A ransomware attack with ties to North Korea took down cloud hosting provider Data Resolution’s systems on Christmas Eve. The California-based company provides software hosting, cloud computing, and data center services for about 30,000 businesses worldwide.
First reported by KrebsOnSecurity, the attackers used a compromised login account to infect servers with Ryuk ransomware. In August, Check Point threat researchers linked Ryuk to the North Korean Lazarus Group, also known as Hidden Cobra. This is the state-sponsored group believed to be behind the WannaCry attack in 2017. And over the weekend, Ryuk malware infected the Los Angeles Times’ Olympic printing plant in downtown Los Angeles. This attack delayed that newspaper’s Saturday editions as well as the West Coast editions of the Wall Street Journal and New York Times, which are also printed at that plant.
Data Resolution did not immediately respond to a request for comment.
According to security researcher Brian Krebs, the attack gave hackers control of Data Resolution’s data center domain, locking the company out of its own systems and forcing it to shut down its network. A Jan. 2 status update shared with customers said the cloud hosting provider is still working to restore email access and multiple databases for clients and is in the process of restoring service for companies that use it to host Microsoft Dynamics GP, a popular accounting and payroll software.
Data Resolution reportedly told customers that no data was stolen. But as Krebs writes in a comment below the article: “I can’t even see how they could say yet with confidence that data wasn’t taken when they’re still focused on restoring service.”

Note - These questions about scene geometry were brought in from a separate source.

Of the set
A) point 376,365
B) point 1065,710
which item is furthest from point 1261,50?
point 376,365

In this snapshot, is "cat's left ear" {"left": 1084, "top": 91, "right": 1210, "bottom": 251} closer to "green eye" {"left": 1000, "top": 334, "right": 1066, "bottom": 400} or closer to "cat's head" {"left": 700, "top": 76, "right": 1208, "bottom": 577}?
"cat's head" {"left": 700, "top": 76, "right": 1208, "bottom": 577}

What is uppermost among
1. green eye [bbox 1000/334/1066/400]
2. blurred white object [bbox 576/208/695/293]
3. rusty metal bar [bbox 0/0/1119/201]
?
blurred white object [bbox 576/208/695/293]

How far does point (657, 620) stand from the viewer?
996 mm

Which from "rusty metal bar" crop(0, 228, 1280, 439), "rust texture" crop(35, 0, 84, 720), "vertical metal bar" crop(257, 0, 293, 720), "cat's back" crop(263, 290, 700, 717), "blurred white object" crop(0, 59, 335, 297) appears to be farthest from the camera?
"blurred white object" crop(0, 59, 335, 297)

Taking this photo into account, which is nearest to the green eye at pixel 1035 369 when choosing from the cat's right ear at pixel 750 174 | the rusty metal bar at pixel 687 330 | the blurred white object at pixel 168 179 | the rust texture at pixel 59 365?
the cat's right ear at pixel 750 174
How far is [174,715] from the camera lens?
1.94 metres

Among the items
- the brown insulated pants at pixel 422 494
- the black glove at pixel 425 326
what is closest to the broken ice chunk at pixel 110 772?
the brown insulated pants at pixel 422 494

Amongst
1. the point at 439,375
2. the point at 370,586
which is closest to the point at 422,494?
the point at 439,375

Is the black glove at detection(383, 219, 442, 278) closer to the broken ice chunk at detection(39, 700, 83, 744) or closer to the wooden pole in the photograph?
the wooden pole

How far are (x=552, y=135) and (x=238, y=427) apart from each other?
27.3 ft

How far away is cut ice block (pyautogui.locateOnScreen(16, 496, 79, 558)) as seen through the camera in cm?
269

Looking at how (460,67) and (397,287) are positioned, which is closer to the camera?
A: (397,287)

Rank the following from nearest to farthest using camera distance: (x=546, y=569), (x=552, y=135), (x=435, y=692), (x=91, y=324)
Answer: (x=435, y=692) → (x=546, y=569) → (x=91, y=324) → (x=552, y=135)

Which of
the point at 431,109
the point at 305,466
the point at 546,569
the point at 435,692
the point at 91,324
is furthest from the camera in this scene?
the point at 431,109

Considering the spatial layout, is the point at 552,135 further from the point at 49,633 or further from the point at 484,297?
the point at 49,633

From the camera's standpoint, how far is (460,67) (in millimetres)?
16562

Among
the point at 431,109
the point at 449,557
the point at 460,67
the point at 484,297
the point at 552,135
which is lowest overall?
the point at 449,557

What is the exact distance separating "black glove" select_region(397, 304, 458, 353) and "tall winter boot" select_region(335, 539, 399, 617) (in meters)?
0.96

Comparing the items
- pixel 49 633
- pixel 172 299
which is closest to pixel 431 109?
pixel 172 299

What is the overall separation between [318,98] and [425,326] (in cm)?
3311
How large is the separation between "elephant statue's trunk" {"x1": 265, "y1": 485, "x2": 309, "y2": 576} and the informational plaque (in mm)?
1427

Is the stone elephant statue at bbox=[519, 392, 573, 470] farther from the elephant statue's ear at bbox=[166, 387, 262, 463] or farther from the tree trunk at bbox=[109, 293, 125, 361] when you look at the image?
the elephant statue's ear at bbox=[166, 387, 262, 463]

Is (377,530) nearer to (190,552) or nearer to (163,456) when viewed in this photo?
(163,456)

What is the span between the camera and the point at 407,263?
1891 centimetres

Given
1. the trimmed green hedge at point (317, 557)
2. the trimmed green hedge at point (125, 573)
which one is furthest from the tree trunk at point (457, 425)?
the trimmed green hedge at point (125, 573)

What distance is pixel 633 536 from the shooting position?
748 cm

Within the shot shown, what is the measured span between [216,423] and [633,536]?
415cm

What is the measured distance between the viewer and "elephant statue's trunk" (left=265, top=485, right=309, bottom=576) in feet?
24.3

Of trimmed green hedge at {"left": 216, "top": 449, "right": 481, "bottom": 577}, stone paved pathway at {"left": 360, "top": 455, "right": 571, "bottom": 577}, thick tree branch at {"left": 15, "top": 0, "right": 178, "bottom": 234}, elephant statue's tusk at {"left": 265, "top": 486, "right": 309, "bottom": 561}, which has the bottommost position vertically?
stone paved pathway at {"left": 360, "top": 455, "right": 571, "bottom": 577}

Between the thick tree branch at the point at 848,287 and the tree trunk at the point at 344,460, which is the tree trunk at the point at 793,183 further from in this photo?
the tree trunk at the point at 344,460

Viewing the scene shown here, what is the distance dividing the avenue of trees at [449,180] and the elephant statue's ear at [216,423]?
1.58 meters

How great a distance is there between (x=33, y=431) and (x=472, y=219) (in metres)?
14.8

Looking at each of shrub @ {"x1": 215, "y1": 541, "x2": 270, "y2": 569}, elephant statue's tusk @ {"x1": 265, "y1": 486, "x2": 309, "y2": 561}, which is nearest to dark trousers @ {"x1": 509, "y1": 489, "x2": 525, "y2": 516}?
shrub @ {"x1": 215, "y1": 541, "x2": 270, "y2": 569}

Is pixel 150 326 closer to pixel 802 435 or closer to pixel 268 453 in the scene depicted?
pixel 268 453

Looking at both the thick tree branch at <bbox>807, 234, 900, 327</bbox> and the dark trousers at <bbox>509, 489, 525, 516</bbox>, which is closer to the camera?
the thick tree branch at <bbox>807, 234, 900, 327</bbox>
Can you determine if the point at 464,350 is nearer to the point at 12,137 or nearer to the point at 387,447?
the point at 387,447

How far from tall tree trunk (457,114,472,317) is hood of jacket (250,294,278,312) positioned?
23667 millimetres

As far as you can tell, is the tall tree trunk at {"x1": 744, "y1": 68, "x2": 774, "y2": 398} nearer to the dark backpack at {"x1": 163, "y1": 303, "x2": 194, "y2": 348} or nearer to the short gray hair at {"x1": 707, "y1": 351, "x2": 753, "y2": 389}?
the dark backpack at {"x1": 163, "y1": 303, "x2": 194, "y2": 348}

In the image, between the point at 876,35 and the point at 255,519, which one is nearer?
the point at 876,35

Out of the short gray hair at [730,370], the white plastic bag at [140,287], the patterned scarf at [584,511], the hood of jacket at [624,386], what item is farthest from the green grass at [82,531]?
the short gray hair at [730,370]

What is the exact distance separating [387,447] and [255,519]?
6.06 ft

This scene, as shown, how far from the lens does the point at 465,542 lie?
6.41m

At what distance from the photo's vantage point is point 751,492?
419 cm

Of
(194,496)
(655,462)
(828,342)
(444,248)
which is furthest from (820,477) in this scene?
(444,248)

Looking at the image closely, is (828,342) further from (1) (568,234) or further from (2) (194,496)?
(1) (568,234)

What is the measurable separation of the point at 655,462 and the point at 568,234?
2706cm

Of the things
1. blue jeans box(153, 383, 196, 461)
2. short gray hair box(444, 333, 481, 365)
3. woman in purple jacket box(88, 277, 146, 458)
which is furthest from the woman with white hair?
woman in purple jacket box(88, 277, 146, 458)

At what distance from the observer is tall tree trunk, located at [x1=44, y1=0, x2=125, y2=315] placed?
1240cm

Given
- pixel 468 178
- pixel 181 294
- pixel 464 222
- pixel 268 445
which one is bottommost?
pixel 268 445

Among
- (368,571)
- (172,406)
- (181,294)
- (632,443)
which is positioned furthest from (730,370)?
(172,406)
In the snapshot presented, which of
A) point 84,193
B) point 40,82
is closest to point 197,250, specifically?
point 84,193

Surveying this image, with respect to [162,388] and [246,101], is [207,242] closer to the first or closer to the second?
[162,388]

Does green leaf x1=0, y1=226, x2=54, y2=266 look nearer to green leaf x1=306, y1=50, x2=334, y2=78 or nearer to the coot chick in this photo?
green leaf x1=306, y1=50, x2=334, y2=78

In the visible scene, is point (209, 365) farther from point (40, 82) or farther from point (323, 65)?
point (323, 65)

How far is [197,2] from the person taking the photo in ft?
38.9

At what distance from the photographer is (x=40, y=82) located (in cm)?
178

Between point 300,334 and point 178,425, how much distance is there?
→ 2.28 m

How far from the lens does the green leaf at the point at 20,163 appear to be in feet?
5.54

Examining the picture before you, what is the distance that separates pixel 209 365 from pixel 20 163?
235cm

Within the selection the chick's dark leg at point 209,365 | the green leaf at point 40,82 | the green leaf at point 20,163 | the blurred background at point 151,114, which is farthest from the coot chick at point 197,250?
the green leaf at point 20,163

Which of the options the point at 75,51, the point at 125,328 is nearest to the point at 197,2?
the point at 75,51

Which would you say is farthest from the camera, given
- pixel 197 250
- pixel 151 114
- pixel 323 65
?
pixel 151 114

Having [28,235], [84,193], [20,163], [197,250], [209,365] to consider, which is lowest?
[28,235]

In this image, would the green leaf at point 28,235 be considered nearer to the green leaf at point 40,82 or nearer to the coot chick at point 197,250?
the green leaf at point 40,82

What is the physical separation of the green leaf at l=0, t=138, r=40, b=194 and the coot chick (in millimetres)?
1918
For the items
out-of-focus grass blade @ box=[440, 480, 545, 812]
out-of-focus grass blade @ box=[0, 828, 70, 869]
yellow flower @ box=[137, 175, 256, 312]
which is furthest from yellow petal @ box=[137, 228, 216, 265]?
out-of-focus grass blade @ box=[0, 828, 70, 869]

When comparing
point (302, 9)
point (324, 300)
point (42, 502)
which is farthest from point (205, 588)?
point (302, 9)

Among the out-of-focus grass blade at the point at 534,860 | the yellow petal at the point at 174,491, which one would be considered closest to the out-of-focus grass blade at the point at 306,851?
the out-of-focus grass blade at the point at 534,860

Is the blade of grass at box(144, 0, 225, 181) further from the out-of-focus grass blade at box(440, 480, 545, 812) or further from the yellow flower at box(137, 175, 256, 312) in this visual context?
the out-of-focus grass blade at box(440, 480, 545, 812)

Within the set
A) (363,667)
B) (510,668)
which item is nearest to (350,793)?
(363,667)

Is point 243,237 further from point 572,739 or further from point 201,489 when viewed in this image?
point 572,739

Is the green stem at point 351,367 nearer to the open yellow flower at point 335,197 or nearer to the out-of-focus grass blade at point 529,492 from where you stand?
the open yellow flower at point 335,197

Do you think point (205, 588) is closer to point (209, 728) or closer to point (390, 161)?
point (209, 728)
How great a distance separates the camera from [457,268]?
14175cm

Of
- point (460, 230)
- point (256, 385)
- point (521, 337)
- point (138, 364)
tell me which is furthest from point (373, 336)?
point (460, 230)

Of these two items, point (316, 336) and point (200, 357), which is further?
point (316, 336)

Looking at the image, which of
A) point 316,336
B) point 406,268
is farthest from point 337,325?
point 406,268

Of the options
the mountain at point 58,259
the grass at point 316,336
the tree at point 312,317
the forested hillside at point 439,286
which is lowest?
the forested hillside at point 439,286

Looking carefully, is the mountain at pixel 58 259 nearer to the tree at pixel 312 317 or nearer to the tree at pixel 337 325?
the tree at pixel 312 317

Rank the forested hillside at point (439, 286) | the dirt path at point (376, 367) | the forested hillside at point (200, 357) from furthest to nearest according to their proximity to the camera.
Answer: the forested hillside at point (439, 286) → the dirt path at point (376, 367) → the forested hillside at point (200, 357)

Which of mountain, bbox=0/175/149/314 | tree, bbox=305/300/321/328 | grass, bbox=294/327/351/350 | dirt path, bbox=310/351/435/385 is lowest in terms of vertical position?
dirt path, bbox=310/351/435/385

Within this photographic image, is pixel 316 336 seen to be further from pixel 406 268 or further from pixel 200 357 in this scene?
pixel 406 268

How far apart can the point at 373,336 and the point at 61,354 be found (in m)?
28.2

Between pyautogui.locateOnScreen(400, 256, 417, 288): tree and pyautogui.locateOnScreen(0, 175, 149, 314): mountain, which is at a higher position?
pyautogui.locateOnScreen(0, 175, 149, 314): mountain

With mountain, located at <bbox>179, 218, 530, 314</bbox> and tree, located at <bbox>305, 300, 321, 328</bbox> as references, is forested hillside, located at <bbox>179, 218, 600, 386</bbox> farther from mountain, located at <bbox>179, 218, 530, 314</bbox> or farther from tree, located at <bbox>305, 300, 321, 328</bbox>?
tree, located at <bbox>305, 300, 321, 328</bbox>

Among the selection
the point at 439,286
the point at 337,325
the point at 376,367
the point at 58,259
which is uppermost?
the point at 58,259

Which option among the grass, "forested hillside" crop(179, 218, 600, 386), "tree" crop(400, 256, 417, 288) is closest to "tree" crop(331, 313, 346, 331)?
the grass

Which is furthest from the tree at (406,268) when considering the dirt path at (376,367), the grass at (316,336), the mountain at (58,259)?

In May, the FBI blamed the same North Korean group for two other malware families targeting U.S. media, aerospace, financial, and critical infrastructure sectors’ networks.
In a joint alert posted May 29, 2018, the FBI and U.S. Department of Homeland Security warned that Hidden Cobra was behind both Joanap and Brambul malware. These attacks have hit U.S. and global networks since 2009. The agencies said North Korea has been using Joanap and Brambul over the past nine years to steal and delete information and remotely control networks.